- [Task brief]:
List every supermarket chain named in the supermarket article below, one name per line.

[Opening Passage to read section]

This article is the archived version of a report that appeared in May 2009 Consumer Reports Magazine.
Think of supermarkets as giant selling machines, where traffic patterns, product placement, smells, displays, and signs lure you to spend more time cruising the aisles and more money at the checkout. These tips should keep you from falling for the tricks:
Supermarkets are in the real-estate business, and prime selling space includes the middle or eye-level shelving. Vendors sometimes pay retailers hundreds, even thousands, of dollars in slotting fees to take on new products or display products prominently. There are differing schools of thought on slotting fees, with critics contending that they stifle competition and boost prices. In any event, check whether similar products on top or bottom rungs are less expensive.
Some shoppers assume that products on aisle ends are on sale, which is why those displays can boost sales by a third. But end caps can highlight items about to expire or those that aren't a bargain. At an A&P near our Yonkers, N.Y., headquarters, we spotted an end cap loaded with Pepperidge Farm cookies, all at full price. The end-cap tie-in is another trick: Related items are featured, not all of them on sale. Take the Tostitos display we saw at Stop & Shop. The chips were on sale; salsa and dips weren't.
Only a few states and metro areas have laws requiring price tags on every item. Elsewhere you'll typically find shelf tags under each product that reveal the cost per ounce, quart, pound, or 100 sheets. To see whether big packages really are cheaper, compare the unit price. We found many instances in which bigger wasn't better. At a ShopRite, for example, we eyed a 14-ounce box of Frosted Flakes on sale at $2.29 per pound compared with $4.38 per pound for a 17-ounce box.
Organic means expensive, so buy organic versions of produce that's most likely to harbor pesticides when grown conventionally, such as peaches, strawberries, and bell peppers. Organic meats and dairy foods might be worthwhile but not "organic" seafood because standards aren't in place. (Always cook meat thoroughly to avoid pathogens.)
Is it that much work to cut up carrots, celery, lettuce, and cheese? During one of our many shopping trips, we spotted a 6-ounce bag of shredded carrots for $1.50, almost five times as much, on a unit-cost basis, as a bag of whole carrots.
Snacks at the checkout look more appealing the longer you're in line. But they're overpriced. At a Stop & Shop, a chilled 20-ounce Coke was $1.49 at the register. In the beverage aisle, a six-pack of slightly smaller bottles cost $3.33 on sale—about 66 cents per 20 ounces. For that much savings, you might want to wait until you get home and add ice.
Retailers regularly rotate stock so that you see the oldest milk, cereal, cold cuts, and other packaged goods first; the newest stuff is pushed to the back. To get the longest shelf life from the food you've bought, burrow to the rear of the shelf, refrigerator, or freezer.
Three-quarters of people we surveyed rely on weekly circulars to find out what's on sale. That helps explain why the mere mention of a product in a flyer can send sales soaring by as much as 500 percent, even without a price reduction. Manufacturers might have paid for placement in the ad. Don't assume featured products are on sale.

[Closing Passage to read section]
[Opening Entries supplied section]

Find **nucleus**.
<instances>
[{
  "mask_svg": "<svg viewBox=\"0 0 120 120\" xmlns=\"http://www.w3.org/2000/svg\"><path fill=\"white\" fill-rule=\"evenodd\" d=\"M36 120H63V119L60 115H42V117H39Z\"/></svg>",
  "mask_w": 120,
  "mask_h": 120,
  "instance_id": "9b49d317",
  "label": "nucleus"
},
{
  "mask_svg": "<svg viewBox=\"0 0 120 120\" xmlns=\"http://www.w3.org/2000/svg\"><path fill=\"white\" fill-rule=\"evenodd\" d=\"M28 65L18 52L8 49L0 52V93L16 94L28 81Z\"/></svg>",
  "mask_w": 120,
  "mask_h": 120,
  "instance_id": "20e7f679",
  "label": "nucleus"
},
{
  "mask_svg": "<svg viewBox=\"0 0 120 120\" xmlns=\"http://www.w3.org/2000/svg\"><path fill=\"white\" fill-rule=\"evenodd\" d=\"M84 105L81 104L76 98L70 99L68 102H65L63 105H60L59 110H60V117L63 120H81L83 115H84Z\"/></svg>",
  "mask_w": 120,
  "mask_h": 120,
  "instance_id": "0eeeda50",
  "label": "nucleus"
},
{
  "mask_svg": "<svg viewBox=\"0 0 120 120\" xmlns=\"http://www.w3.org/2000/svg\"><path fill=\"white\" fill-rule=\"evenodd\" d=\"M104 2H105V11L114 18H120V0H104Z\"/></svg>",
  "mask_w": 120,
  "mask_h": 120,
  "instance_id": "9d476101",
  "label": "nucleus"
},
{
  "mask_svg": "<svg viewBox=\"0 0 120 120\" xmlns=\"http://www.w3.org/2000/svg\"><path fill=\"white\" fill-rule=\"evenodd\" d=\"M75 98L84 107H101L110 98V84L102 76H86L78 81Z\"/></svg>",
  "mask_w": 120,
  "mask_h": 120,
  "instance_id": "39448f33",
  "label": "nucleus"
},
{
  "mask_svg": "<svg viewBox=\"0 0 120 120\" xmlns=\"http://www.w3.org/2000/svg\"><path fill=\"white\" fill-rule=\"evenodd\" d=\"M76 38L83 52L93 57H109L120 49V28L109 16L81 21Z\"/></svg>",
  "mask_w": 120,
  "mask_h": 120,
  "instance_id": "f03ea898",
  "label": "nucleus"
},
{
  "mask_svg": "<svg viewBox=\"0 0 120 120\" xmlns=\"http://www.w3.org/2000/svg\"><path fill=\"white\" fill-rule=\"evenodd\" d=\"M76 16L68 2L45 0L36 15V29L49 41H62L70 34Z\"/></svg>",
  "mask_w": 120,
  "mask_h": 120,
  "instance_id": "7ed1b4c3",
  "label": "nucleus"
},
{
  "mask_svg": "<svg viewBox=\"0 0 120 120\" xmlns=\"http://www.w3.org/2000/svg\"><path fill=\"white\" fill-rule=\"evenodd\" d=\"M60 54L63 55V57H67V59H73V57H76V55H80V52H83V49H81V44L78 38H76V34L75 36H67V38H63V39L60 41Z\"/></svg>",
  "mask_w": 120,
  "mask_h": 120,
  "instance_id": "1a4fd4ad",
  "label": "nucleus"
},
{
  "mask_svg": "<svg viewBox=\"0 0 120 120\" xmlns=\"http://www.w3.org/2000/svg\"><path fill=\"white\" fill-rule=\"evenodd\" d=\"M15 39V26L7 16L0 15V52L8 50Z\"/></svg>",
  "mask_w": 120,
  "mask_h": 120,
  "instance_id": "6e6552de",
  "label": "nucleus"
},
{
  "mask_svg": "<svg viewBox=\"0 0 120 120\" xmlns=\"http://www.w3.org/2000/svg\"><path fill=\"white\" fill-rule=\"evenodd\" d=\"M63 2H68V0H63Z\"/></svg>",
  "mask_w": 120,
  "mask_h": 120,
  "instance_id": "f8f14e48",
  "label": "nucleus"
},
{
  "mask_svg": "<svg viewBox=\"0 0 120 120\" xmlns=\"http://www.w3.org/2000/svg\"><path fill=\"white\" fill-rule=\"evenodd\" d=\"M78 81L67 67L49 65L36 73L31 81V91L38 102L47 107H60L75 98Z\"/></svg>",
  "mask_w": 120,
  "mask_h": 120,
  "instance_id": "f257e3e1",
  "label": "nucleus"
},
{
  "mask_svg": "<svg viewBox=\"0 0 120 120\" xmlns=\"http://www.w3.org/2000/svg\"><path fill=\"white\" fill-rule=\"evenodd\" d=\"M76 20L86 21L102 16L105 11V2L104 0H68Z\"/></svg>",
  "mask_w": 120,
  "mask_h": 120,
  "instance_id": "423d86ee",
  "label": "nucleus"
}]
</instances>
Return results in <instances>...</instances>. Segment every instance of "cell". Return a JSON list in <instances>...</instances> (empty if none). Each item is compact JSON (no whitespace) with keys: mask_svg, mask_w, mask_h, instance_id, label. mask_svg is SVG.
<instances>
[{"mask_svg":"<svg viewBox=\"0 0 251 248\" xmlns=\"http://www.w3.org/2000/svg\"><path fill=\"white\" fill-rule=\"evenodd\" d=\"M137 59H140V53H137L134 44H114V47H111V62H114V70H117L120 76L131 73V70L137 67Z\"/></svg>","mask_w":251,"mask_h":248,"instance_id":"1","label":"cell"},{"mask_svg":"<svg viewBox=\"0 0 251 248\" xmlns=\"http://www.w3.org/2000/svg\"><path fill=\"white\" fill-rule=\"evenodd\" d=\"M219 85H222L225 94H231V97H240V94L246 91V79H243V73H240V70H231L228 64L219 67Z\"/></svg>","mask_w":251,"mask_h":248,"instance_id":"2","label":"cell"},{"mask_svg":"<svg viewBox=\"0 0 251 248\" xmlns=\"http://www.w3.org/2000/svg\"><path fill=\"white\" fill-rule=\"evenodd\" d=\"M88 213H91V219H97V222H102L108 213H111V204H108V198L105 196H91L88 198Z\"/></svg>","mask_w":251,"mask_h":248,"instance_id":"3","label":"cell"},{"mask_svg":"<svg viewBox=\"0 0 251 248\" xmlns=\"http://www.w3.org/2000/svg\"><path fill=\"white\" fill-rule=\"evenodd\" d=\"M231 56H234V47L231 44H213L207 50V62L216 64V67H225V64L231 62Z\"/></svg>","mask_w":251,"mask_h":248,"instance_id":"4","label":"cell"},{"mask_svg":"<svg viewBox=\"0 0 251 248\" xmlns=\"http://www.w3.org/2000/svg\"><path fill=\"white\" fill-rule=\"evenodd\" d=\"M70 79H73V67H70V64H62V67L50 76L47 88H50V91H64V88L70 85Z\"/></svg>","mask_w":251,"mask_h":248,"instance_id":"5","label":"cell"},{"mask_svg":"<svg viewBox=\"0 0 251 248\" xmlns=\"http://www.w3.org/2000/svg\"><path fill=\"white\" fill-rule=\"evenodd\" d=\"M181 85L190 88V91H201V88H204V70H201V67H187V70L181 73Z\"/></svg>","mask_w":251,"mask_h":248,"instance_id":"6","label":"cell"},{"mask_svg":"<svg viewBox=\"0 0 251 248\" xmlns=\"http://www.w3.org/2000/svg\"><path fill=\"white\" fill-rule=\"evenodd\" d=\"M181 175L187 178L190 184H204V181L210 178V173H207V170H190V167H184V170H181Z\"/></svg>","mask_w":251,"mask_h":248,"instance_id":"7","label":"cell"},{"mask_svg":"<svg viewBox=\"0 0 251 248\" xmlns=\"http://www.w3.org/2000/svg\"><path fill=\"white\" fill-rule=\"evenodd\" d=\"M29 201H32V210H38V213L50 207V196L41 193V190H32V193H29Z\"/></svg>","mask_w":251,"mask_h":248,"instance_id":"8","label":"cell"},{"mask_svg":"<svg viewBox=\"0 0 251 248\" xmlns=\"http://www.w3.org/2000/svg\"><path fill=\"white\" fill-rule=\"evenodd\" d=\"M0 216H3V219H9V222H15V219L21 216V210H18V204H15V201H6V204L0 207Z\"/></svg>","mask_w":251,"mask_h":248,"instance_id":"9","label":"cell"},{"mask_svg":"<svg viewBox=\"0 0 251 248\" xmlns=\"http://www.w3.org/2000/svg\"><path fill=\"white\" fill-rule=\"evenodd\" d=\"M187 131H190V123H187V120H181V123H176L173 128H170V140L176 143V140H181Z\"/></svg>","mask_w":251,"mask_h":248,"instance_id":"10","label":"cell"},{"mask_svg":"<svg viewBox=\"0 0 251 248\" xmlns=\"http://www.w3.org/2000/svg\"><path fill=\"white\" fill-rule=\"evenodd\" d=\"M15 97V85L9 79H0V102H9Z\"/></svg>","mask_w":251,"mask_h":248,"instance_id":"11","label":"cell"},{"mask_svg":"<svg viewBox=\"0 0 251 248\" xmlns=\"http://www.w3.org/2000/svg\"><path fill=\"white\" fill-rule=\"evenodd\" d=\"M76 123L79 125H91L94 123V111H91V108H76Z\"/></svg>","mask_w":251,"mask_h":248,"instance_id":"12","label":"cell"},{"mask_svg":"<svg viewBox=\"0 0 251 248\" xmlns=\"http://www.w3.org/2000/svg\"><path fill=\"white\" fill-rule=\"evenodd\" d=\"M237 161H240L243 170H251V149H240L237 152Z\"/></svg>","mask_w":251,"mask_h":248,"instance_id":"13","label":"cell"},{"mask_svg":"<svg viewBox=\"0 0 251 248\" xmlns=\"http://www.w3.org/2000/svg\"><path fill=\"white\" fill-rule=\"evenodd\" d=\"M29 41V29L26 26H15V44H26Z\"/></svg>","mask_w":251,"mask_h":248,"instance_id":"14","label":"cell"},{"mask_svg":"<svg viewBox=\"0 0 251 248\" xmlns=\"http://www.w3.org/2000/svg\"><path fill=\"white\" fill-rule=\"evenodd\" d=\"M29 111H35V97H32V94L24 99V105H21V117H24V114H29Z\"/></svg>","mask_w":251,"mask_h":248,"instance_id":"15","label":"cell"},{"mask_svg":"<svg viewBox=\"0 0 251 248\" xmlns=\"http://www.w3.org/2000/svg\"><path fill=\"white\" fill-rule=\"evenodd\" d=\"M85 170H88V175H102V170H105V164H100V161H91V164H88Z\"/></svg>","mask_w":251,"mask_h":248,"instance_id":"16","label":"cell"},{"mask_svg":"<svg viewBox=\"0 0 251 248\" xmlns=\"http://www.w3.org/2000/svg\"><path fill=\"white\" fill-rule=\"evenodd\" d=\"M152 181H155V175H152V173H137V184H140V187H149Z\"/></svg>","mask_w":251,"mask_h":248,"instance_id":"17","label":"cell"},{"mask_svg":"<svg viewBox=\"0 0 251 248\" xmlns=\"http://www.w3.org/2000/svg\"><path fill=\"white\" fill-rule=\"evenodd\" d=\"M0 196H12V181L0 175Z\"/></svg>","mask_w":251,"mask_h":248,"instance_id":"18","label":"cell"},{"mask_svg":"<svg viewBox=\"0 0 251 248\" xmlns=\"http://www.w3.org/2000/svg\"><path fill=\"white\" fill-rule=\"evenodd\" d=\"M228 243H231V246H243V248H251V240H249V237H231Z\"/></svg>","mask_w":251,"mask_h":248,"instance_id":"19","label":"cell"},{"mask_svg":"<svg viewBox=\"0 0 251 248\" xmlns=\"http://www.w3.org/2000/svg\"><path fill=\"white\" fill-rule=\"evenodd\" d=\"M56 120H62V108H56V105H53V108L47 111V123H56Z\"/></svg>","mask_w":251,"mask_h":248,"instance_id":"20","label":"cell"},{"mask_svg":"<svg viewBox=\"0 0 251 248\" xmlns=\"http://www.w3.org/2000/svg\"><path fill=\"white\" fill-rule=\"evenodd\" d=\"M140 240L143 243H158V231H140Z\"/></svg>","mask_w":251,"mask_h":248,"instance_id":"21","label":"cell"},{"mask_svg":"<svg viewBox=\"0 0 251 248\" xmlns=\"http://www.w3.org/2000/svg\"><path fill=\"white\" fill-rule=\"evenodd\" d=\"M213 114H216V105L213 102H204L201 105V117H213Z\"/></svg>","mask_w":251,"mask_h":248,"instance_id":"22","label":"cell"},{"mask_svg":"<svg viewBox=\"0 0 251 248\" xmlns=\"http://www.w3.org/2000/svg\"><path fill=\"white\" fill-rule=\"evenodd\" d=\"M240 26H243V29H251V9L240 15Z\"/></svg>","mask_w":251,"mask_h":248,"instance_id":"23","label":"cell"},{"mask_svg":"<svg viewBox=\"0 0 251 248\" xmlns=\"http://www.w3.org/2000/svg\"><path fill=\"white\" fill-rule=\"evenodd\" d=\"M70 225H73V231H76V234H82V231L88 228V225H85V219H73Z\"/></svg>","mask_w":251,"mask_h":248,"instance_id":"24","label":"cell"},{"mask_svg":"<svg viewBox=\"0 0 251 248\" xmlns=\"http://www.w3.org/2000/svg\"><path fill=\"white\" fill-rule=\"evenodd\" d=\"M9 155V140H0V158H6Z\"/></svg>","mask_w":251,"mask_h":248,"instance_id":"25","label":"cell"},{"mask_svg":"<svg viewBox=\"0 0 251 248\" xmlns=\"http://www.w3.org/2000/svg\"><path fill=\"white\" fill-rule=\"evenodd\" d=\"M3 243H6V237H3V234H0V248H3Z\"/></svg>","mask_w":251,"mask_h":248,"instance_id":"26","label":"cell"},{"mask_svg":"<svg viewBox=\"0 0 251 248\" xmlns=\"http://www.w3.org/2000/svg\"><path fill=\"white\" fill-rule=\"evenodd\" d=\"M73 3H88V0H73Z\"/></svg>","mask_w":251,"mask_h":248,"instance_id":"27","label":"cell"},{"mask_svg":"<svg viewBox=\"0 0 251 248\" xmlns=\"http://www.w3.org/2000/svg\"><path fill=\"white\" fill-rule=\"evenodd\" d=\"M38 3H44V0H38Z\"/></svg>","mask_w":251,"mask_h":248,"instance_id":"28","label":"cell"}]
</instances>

[Closing Entries supplied section]

- [Answer section]:
A&P
Stop & Shop
ShopRite